** EXERCISE PASSAGE **
****
Winter is quickly approaching and that means we will soon find ourselves in another series of battles against the illnesses that come with it.
While the cold weather creates a threat of sickness for everyone, college students, especially those living in residence halls, are particularly vulnerable to it.
That is why it is very important for students to take the necessary precautions to stay healthy. It is important not only for the student personally, but for the students around him or her as well.
Sickness spreads quickly around a college and can be detrimental to a student’s academic performance if it becomes severe enough.
One key way to protect oneself against a serious illness is to get an influenza vaccine.
This is an important shot for all students to get, but is overlooked by most.
Many students group the flu in with the common cold and don’t think much of it. But influenza is a much more serious illness that not only leaves a person feeling sick longer, but can lead to more serious problems like pneumonia.
Fighting off a cold is hard, but fighting off the flu is even harder.
Now, many people are cautious of flu shots, fearing some sort of nasty side affect. But the threat from the flu is far more dangerous than the threats of any side affects.
There is little evidence to support that flu shots truly warrant any cause for concern other than that a person’s arm might be a little sore after the injection or that a person might feel a little drained.
But that certainly beats running at a higher risk of becoming sick with the flu that will keep you sick for several days, and that will likely spread to make those around you sick.
****
** MATERIAL PROVIDED **
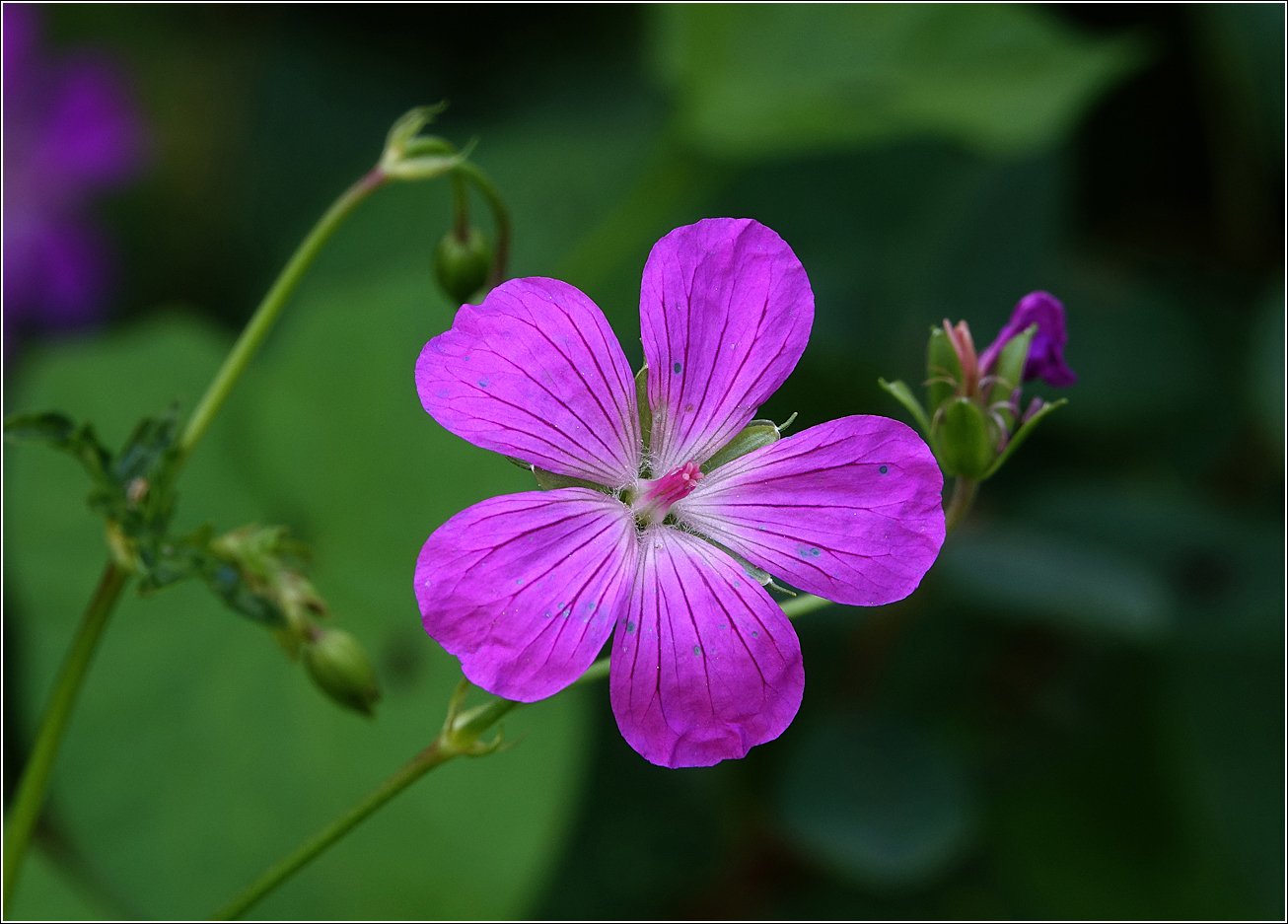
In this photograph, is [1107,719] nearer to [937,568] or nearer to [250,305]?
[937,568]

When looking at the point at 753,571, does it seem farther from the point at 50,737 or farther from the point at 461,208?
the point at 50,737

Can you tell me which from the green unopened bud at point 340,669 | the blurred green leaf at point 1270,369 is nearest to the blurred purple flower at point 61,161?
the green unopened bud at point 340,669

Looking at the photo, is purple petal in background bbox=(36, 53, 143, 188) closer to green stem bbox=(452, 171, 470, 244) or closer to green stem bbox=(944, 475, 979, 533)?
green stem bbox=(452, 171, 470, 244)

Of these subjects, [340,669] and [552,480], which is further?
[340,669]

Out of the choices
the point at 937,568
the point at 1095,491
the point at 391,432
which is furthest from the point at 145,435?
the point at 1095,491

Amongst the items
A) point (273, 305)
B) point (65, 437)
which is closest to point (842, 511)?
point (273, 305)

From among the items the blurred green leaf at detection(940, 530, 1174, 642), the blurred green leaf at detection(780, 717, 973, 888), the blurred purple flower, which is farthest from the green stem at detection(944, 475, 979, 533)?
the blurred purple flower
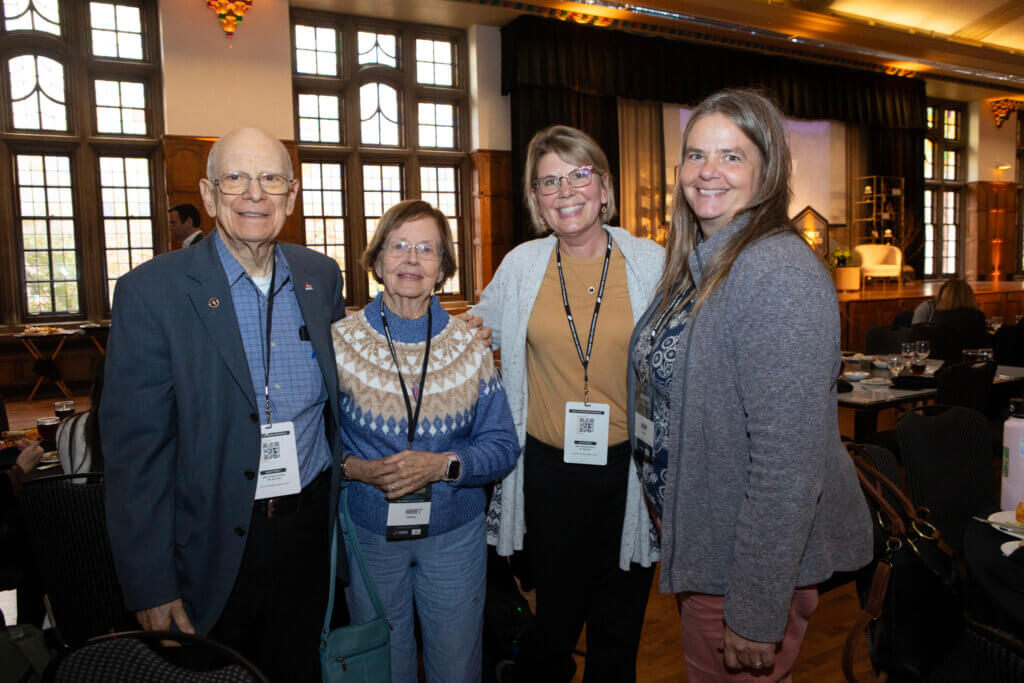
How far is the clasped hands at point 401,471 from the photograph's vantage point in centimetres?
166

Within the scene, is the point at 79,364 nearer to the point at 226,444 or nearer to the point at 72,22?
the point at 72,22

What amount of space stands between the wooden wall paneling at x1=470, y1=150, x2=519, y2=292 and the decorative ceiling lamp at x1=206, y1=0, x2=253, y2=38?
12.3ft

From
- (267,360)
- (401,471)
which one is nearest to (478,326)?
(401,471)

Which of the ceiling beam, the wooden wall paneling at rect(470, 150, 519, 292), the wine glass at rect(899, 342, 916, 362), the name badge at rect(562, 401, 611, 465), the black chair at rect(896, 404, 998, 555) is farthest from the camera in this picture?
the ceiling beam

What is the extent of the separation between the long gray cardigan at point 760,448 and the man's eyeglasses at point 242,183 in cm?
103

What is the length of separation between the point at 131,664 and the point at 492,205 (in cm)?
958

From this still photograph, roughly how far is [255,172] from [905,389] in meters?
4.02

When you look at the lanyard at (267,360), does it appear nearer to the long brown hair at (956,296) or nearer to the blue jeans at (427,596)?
****
** TO DO **
A: In the piece on staying healthy in winter, why does the writer say students should not group the flu in with the common cold? Answer in one to three sentences.
B: Carry on the piece on staying healthy in winter, starting after its last sentence.

** OUTPUTS BY TASK **
A: Influenza is a much more serious illness than a cold. It leaves a person sick longer and can lead to more serious problems like pneumonia.

B:
A final misconception people have about flu shots is how often they should get one.
Just because you got a flu shot last winter does not mean you should skip out on this season’s shot.
Every year the vaccines are designed to fight different influenza viruses.
So the shot you got last year isn’t going to protect you against the viruses scientists believe will be causing havoc this winter.
While we feel people should certainly be skeptical of what they put into their bodies, there isn’t much behind the fears of a flu shot. The benefits for both yourself and the campus community are certainly worth any risks associated with the vaccine.
It doesn’t take long to stop and get a shot, and it is not expensive either. The half hour it takes to get one will likely save you a week of sore throat, fever, coughing, runny nose, and fatigue. And it can help those around you avoid that as well.
So head down to the health center or a local pharmacy and get a flu shot. It will not only keep you protected this winter but will also help keep SRU a healthier place to live and study.